Two riders are really entering their prime and are the ones to watch. Roczen is on a roll and a rare talent. He’s the only person on the planet at the age of 20 who’s been able to master a 450 week in, week out, racing at the highest levels. Despite the change of brand, I think he must be the favourite entering the championship.
The other rider I think is ready to step up is Eli Tomac. The guy just might be the fastest rider in the world right now in the right conditions. He struggles when the conditions are super hard-pack and slippery, as they are in California, so if he can get out of the first few rounds in good shape I expect him to make a real run at the championship when it heads for the tackier dirt in the east.
My top five for the championship are Roczen, Tomac, Canard, Reed and Dungey. It’s also good to see a few Australians on the start line. Matt Moss is back over there and hitting up a few races while brother Jake and teammate Adam Monea are pencilled in for the first six rounds. Sunday afternoons are now officially a write-off until we get to Vegas.
I’m no Rhodes scholar and my English and grammar are hardly ready to claim the world’s greatest literary prize but, let me tell you, the next MX kid who thinks the plural of “you” is “use” — well, we’re going to have issues.

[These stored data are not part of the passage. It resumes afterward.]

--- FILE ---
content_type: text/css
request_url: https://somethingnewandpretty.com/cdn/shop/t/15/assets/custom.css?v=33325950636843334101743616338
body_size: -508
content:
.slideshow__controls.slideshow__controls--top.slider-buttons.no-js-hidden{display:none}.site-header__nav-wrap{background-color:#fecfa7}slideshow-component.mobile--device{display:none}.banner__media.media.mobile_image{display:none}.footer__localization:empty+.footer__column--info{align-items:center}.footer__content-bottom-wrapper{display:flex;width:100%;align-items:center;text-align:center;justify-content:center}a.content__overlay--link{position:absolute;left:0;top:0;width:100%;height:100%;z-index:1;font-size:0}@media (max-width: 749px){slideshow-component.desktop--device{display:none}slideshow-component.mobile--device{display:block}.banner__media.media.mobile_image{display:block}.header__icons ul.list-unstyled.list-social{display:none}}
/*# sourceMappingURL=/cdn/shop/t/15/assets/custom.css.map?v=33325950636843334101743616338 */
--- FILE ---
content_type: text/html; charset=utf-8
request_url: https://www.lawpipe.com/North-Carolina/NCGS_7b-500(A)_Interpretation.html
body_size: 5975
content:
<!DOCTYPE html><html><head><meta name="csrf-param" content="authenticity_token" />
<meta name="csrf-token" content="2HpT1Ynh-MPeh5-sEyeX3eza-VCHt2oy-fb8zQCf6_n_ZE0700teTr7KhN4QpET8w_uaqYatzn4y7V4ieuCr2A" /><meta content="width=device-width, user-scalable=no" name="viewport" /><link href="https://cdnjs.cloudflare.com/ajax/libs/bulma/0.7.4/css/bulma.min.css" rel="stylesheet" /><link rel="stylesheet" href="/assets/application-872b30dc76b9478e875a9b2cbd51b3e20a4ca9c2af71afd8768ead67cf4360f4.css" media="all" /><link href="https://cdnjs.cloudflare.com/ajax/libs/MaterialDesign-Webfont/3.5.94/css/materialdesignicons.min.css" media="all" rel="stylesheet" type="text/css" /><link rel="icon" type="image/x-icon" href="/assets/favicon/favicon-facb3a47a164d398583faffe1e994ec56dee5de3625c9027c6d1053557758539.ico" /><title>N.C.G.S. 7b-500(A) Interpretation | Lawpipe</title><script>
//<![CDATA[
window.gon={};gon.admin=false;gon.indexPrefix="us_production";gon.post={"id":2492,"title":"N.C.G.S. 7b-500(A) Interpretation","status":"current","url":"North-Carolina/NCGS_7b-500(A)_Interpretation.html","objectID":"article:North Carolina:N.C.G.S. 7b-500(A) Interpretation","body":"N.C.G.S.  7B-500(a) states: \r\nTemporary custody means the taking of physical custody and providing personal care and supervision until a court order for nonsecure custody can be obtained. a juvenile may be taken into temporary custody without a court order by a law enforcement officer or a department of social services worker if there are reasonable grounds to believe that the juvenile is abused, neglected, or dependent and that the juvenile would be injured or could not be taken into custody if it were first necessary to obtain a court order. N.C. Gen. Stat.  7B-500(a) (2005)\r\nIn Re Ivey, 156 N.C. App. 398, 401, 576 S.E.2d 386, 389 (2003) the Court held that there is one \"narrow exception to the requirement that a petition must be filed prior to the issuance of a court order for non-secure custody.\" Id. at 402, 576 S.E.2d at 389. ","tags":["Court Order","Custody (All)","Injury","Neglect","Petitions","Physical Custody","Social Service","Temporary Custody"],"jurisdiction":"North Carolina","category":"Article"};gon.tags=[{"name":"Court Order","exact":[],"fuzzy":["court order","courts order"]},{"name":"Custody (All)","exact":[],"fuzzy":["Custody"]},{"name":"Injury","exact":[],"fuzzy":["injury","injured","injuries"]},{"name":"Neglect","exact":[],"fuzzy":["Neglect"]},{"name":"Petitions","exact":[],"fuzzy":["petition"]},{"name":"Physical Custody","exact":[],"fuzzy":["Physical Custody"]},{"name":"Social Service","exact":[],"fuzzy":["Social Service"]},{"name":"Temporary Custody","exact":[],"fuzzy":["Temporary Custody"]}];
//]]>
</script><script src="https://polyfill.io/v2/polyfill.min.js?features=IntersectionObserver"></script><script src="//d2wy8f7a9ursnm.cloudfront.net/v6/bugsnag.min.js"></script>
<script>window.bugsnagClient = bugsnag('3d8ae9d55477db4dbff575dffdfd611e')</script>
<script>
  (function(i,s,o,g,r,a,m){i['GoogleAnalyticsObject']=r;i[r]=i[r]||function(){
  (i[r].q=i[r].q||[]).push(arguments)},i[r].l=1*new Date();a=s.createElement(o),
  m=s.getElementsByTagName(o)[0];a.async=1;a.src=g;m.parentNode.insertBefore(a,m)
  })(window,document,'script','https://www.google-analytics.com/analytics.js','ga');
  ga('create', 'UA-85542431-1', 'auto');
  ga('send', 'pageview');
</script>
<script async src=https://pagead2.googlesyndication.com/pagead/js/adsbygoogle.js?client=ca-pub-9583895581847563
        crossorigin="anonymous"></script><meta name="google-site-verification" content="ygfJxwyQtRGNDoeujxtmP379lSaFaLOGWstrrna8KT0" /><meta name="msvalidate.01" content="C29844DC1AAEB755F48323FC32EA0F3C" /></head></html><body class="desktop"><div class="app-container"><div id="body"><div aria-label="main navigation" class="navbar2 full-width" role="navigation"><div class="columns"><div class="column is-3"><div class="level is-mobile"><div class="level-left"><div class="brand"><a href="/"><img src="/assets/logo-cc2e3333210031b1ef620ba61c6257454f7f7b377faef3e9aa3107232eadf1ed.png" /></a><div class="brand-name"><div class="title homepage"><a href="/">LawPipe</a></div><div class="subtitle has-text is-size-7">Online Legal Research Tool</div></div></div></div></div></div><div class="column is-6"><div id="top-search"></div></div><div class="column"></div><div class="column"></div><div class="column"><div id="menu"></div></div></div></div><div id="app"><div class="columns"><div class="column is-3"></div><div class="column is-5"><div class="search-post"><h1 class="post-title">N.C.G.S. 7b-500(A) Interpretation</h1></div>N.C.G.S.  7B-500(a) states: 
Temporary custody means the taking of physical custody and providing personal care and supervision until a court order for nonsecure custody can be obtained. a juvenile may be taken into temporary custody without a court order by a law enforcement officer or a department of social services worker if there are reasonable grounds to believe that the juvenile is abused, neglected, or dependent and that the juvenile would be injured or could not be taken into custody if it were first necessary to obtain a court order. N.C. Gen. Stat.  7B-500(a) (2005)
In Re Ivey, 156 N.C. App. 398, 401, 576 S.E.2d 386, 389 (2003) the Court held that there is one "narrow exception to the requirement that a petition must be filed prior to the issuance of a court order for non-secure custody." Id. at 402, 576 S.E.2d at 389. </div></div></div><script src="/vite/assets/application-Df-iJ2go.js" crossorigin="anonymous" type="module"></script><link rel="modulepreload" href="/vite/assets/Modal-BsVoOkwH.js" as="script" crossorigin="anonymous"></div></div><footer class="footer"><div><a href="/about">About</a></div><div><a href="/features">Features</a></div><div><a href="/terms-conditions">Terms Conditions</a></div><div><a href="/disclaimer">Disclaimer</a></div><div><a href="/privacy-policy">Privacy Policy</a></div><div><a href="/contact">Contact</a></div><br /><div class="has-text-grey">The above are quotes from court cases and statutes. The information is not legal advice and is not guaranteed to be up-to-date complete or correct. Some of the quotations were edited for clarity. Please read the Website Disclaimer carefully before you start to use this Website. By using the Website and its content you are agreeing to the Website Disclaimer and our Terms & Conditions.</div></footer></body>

In the most damning evidence yet that riders and social media are no mix, the abuse of the English language has got the better of me and I’m about to explode. The plural of “What for you think of this?” isn’t “What do use think of this?” The correct use of the word “use” is, “The next time you post something on social media I’d use a tyre lever to beat you upside the head.”
So “What do you guys think of my bum whip?” is fine to post on your Instagram pic. “What do use think of my bum whip?” will see the writer cop a tyre lever.
I don’t make the rules; I just follow them.